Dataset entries
(begin)

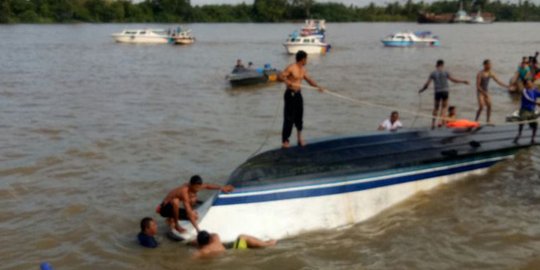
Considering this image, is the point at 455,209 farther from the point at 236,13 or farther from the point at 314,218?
the point at 236,13

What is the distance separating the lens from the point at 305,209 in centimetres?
890

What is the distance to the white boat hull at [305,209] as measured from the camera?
330 inches

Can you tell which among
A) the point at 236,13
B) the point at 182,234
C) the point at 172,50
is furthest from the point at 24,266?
the point at 236,13

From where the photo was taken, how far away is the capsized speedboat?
850 cm

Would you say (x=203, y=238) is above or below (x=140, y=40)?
below

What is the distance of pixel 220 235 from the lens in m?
8.38

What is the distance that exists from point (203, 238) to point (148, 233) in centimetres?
97

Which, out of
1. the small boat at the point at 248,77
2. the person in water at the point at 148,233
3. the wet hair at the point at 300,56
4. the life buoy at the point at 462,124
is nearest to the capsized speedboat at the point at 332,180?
the person in water at the point at 148,233

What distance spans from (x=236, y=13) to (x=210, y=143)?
110516mm

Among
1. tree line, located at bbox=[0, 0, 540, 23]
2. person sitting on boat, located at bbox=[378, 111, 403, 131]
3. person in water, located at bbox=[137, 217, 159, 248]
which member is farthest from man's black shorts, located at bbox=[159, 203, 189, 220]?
tree line, located at bbox=[0, 0, 540, 23]

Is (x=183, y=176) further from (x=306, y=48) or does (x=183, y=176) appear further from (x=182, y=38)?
(x=182, y=38)

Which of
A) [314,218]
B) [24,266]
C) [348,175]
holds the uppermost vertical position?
[348,175]

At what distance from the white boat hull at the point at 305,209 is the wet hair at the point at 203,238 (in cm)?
24

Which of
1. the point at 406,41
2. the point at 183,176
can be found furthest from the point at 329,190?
the point at 406,41
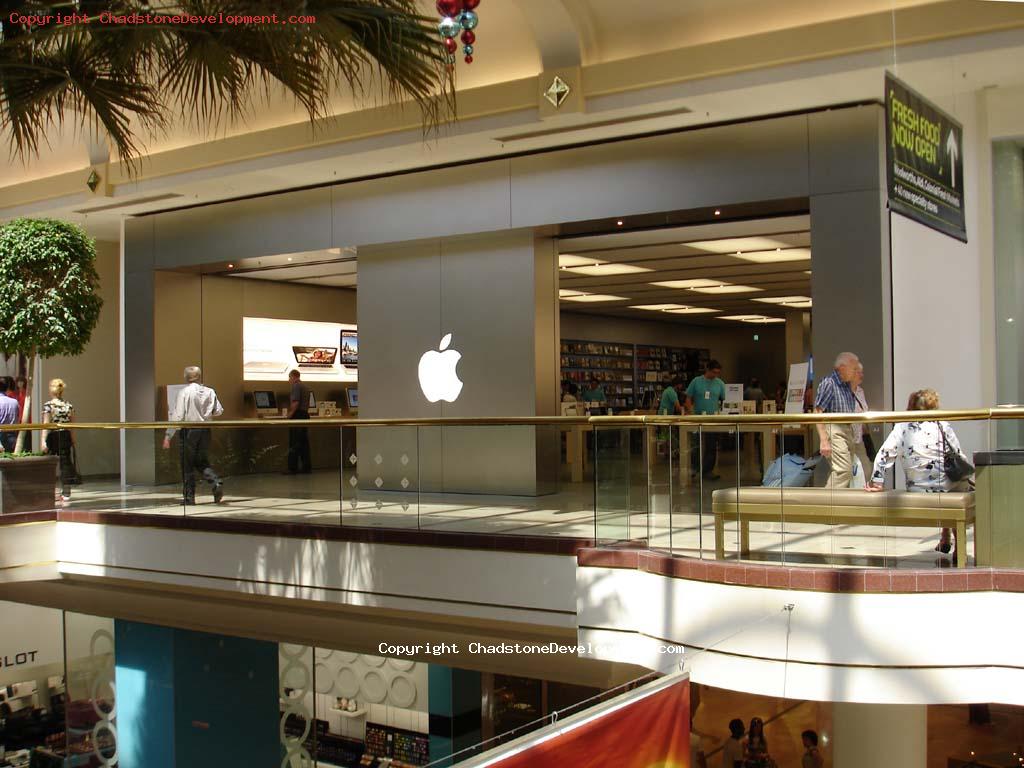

(end)

## WORK TO DO
Can you rewrite the records above with "centimetres" swapped for "centimeters" everywhere it occurs, keeping everything else the same and leaving the pictures out?

## SOLUTION
Considering this image, is the point at 455,209 farther from the point at 236,13 or farther from the point at 314,218?
the point at 236,13

What is the distance separating the lens from the point at 305,209 in centimeters?
890

What is the distance to the white boat hull at [305,209] as measured from the camera?
330 inches

Can you tell which among
A) the point at 236,13
B) the point at 182,234
C) the point at 172,50
is furthest from the point at 24,266?
the point at 236,13

From where the photo was taken, how far away is the capsized speedboat?
850 cm

Would you say (x=203, y=238) is above or below (x=140, y=40)?
below

What is the distance of pixel 220 235 from the lens in m?
8.38

What is the distance that exists from point (203, 238) to point (148, 233) in centimeters?
97

Which, out of
1. the small boat at the point at 248,77
2. the person in water at the point at 148,233
3. the wet hair at the point at 300,56
4. the life buoy at the point at 462,124
is nearest to the capsized speedboat at the point at 332,180?
the person in water at the point at 148,233

What distance spans from (x=236, y=13) to (x=210, y=143)?
110516mm

Among
1. tree line, located at bbox=[0, 0, 540, 23]
2. person sitting on boat, located at bbox=[378, 111, 403, 131]
3. person in water, located at bbox=[137, 217, 159, 248]
which member is farthest from man's black shorts, located at bbox=[159, 203, 189, 220]?
tree line, located at bbox=[0, 0, 540, 23]

Is (x=183, y=176) further from (x=306, y=48) or does (x=183, y=176) appear further from (x=182, y=38)?
(x=182, y=38)

Which of
A) [314,218]
B) [24,266]
C) [348,175]
holds the uppermost vertical position?
[348,175]

At what distance from the white boat hull at the point at 305,209 is the wet hair at the point at 203,238 (in cm)?
24

Which of
1. the point at 406,41
2. the point at 183,176
can be found furthest from the point at 329,190?
the point at 406,41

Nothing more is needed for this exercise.